January 26, 2005,
I asked last July what would happen to partisan Democrats certain of electoral victory if they ended up losing on November 2 by three or four points. The press seemed to be taking for granted a Democratic victory, and was certainly longing for it.
In much the same way, the press seems to be taking for granted a downward spiral in Iraq, and even longing for it. Many reporters in Iraq, especially but not only from the Associated Press, report the news that cheers our enemy, and leave out the stories that give comfort to our own troops. That is a constant complaint of military bloggers and military in the field sending e-mails to friends.
Press distortions have so lowered expectations about the January 30 election that the world may be startled by the outcome. The percentage of Iraqi actually voting may be higher than in the United States last fall. It might reach higher than 70 percent. It may rival turnout in Afghanistan.

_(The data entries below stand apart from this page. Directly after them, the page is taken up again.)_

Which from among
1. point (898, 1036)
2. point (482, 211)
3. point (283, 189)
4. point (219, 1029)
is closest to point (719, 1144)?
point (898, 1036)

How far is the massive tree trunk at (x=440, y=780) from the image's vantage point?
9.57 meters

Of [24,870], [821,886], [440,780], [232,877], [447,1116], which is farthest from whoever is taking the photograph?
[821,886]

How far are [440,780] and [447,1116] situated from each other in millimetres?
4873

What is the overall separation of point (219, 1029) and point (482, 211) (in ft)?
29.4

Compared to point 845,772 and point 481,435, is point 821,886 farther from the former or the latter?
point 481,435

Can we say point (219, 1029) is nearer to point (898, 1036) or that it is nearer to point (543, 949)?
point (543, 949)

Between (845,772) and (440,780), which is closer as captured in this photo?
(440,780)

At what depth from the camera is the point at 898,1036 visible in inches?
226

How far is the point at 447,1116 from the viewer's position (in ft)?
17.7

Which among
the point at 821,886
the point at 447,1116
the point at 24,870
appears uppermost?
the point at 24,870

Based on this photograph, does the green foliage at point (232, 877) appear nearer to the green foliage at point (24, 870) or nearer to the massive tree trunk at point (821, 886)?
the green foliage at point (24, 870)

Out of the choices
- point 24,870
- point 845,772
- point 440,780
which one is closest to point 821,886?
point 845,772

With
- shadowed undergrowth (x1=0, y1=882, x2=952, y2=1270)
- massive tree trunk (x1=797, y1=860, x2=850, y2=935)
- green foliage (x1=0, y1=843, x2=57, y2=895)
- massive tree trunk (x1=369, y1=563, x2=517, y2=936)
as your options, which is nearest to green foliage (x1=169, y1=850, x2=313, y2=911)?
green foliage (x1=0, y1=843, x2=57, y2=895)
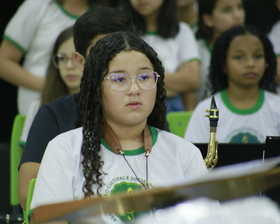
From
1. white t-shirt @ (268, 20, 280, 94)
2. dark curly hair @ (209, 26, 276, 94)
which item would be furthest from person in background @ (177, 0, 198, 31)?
dark curly hair @ (209, 26, 276, 94)

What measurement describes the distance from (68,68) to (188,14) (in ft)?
5.10

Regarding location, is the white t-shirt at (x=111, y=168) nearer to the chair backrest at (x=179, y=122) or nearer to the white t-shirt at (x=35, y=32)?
Answer: the chair backrest at (x=179, y=122)

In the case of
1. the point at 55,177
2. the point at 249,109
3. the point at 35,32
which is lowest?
the point at 55,177

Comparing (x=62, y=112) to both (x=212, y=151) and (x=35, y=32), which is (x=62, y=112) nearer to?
(x=212, y=151)

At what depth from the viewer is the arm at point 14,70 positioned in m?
3.63

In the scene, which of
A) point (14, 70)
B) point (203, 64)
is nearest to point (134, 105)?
point (14, 70)

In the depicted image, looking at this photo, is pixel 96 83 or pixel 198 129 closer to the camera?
pixel 96 83

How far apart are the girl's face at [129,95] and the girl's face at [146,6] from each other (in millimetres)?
1862

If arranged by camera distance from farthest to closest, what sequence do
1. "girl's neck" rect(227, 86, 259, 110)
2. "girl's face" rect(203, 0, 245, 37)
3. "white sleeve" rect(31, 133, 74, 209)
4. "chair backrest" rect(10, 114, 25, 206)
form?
"girl's face" rect(203, 0, 245, 37) → "girl's neck" rect(227, 86, 259, 110) → "chair backrest" rect(10, 114, 25, 206) → "white sleeve" rect(31, 133, 74, 209)

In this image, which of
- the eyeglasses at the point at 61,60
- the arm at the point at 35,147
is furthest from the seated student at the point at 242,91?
the arm at the point at 35,147

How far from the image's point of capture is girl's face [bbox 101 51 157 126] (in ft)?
6.36

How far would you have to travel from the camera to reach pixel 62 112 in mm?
2395

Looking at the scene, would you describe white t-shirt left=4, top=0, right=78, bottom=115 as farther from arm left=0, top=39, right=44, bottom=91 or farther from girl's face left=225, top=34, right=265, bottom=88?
girl's face left=225, top=34, right=265, bottom=88

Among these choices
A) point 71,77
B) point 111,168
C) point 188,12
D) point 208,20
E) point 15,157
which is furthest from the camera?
point 188,12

Recent polling in Iraq by the International Republican Institute indicates that more than 90 percent of the Iraqi Shiites intend to vote, the women even more than the men. Staff members in the field report an intense desire among Shiites not to allow this opportunity of a lifetime to slip away from them. Polling also shows that the Kurds are even more intent on voting. Together, these two groups account for some 80 percent of the population.
Even among the 20 percent of the Sunni, the number who actually vote may be higher than currently expected. The Sunni live in the areas from which the violence and terror mostly come, and they are the most frequent victims of that violence. No wonder a growing number are looking forward to relief from the thugs among them. One of the best sites I have found for tracking the politico/military situation on the ground is www.strategypage.com, which has been particularly good in recent weeks on political shifts among the Sunni.

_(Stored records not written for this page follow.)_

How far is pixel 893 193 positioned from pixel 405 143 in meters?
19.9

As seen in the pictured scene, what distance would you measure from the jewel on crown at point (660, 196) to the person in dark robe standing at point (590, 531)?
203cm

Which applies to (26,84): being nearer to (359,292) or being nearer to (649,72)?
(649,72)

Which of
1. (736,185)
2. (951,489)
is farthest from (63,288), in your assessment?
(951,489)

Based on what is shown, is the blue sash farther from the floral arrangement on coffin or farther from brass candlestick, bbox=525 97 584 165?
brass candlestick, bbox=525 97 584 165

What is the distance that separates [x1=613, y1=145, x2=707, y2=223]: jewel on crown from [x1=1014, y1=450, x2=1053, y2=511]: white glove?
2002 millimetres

More and more Sunni are fed up with the terrorists. A significant segment among them is eager to have an important stake in the new Iraq which they will not have at all, if all Sunni boycott the election, as some of their leaders want them to. The best estimate I can draw from experts at the National Endowment for Democracy is that as many as 20 or 30 percent of the registered Sunni voters may end up voting on January 30. The analysis at the website mentioned above suggests to me it may be higher.
To be sure, people in Iraq are expecting a massive bloodletting by the terrorists on election day. As one of them wrote on his website, he has waited so long for one chance to express his will that he will gladly die to do so. He expects that the terrorists cannot kill everybody who wants to vote. (They may well concentrate on killing announced candidates for office. They may also try to kill a lot of Americans at once, to dominate the news coverage.) He recalls the humiliation of having to thank his torturers during the days of Saddam to thank them after they had tortured him or beaten him, lest they injure his family. He remembers the feeling of helplessness, and has vowed never to feel that again.

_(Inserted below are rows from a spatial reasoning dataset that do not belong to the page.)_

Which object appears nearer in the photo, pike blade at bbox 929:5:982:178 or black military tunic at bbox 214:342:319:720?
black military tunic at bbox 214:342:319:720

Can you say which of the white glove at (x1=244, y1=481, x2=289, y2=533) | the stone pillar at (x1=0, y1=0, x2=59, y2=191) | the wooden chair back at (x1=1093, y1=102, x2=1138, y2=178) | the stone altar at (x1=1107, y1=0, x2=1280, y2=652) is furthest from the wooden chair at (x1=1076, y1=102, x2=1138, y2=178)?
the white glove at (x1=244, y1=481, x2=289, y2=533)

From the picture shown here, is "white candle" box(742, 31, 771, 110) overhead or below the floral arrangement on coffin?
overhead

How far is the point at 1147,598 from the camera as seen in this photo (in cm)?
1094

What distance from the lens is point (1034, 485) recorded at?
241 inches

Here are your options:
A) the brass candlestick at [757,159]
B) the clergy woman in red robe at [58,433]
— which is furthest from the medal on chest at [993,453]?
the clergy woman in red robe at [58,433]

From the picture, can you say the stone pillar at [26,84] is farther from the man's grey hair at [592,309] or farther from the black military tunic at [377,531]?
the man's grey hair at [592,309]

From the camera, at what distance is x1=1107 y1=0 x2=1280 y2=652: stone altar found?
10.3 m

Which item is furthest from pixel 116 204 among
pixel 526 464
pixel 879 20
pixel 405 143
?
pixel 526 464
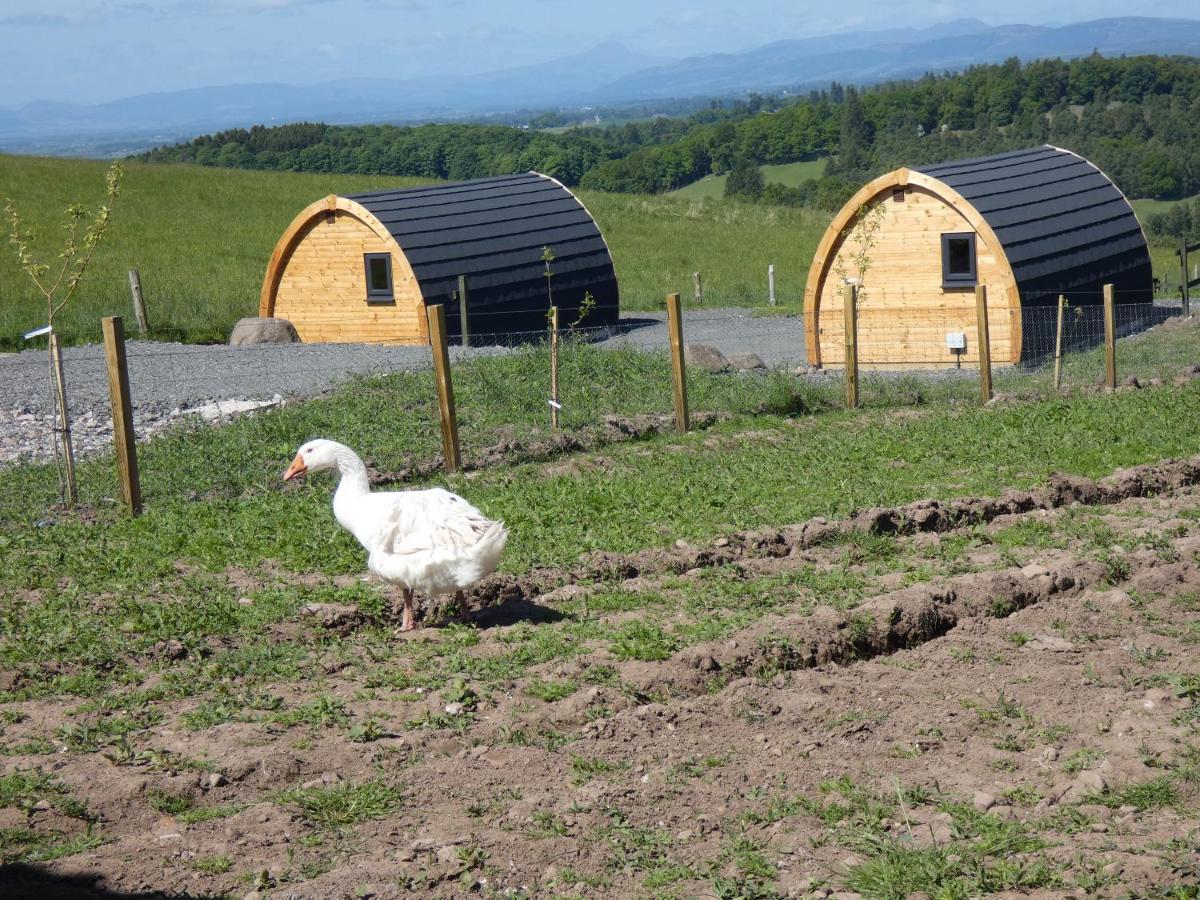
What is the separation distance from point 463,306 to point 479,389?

Naturally, an election, all by itself, will not work miracles. But this one will give Iraq a national assembly elected by a powerful majority of all Iraqis. Since power comes from the consent of the governed, the Iraqi people will have accrued more consensual power than any other current Arab regime.
This expression of popular will in Iraq will henceforth constitute a powerful argument against any so-called insurgency. These murderous forces will be shown to be merely an ugly fringe of a small minority of non-voters. These terrorists will have exhibited to the whole world their total contempt for the express will of the people of Iraq.
These murderers will be shown to be the anti-democratic fascists they are. They may continue to use Islamicist slogans, but they are a disgrace to Islam. These slogans do not disguise their fascist principles and methods of operation.
They are trying to make it impossible for a government of the people, by the people, for the people to take root in Iraq. They want to stomp down its tender shoots. Maybe they can succeed. But not in a land of the brave, as the Iraqi are about to show.
Michael Novak, former U.S. ambassador to the U.N. Human Rights Commission and to the Bern Round of the Helsinki Talks, holds the George F. Jewett Chair in Religion and Public Policy at the American Enterprise Institute.